◆ Given task: Write out the lines from the first line through the line containing "741 millimetres", both ends included, and add 140 to every distance figure in the answers while leaving all other numbers as they are.

── Given data

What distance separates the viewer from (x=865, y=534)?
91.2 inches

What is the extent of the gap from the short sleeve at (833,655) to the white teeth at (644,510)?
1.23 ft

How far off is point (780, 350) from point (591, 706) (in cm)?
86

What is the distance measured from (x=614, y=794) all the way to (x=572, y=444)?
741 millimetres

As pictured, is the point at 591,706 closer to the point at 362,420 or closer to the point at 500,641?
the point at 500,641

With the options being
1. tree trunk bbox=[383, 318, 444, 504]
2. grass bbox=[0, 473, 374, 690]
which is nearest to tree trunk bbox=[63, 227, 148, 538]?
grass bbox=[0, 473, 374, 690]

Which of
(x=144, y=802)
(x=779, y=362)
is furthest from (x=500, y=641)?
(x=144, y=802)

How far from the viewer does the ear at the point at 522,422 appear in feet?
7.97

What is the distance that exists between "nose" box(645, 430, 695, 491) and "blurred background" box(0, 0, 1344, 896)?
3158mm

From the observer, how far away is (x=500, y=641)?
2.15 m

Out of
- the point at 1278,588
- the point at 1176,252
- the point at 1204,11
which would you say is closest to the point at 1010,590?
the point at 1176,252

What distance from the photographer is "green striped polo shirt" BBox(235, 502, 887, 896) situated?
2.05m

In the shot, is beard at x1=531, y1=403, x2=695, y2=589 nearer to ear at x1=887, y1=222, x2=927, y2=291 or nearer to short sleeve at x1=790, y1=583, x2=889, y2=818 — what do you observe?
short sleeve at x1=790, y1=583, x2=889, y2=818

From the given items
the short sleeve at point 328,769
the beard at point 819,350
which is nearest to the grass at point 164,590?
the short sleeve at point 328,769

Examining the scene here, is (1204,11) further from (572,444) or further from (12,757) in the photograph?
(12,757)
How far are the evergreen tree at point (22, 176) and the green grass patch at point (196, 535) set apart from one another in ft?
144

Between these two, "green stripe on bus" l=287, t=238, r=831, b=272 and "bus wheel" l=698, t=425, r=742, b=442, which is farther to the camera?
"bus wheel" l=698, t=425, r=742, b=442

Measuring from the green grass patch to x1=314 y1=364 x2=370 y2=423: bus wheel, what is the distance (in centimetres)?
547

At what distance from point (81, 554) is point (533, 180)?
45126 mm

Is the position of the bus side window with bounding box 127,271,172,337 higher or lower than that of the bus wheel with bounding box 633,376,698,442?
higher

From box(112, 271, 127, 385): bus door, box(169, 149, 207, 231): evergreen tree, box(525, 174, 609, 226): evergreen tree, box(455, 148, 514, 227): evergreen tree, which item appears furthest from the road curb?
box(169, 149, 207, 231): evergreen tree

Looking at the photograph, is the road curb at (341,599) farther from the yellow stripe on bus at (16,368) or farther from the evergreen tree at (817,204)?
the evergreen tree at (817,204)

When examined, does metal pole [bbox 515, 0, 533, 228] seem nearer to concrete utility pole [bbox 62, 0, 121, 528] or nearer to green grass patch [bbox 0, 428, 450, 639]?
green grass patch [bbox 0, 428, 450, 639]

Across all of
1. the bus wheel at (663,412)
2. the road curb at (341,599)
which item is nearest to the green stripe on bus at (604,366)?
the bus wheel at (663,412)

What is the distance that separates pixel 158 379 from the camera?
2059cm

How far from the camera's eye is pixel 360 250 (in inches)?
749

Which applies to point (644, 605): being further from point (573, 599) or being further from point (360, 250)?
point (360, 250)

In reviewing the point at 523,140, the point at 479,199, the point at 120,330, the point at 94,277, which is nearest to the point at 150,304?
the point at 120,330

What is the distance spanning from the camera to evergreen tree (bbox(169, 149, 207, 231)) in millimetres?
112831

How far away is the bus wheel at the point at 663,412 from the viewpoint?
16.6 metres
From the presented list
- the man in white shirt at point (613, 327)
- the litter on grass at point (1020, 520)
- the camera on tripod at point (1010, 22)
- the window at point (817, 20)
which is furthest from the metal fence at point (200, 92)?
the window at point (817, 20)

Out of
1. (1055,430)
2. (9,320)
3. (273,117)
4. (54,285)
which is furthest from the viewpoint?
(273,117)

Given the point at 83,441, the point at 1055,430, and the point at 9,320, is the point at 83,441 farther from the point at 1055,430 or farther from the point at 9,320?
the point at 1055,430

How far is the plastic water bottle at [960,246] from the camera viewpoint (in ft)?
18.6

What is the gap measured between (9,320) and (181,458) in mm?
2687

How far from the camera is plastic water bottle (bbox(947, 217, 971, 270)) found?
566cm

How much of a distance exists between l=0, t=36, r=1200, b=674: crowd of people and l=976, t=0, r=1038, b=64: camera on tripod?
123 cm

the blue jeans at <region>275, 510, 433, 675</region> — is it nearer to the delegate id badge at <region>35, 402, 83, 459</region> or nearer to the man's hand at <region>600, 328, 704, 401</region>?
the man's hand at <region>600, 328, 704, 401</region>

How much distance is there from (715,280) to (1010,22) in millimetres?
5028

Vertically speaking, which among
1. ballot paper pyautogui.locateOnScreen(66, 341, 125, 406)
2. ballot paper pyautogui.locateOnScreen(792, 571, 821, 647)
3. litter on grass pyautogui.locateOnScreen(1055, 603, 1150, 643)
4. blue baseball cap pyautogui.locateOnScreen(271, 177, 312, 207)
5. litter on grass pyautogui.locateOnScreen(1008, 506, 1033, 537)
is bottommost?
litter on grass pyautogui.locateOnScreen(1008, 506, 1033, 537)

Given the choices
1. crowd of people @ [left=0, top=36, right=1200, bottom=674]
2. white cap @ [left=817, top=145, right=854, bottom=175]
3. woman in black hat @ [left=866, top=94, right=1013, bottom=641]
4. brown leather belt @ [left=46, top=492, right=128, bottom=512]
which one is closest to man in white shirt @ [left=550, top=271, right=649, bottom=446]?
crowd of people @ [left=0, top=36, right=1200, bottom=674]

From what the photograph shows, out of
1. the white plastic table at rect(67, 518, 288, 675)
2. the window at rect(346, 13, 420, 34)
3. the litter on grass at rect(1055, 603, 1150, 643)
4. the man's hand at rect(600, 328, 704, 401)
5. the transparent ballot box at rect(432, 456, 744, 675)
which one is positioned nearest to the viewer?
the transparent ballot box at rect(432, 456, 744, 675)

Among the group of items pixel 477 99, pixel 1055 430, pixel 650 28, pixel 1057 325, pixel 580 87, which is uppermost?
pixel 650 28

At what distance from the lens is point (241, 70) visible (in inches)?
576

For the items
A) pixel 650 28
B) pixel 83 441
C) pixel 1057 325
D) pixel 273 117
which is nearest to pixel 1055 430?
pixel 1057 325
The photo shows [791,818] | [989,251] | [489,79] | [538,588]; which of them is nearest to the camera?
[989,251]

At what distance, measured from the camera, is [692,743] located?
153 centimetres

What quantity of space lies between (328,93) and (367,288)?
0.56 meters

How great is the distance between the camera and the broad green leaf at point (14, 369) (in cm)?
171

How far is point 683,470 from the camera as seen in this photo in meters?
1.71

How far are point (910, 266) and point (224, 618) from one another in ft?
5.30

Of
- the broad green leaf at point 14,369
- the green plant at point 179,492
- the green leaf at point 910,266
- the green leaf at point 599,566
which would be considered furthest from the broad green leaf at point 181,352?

────

◆ Written solution:
What distance separates the viewer from (x=865, y=534)?
231.2 inches

What is the extent of the gap from the short sleeve at (833,655) to the white teeth at (644,510)?
141.23 ft

How far off is point (780, 350) from point (591, 706) (in cm)?
226

What is the distance measured from (x=614, y=794) all the way to (x=572, y=444)?
881 millimetres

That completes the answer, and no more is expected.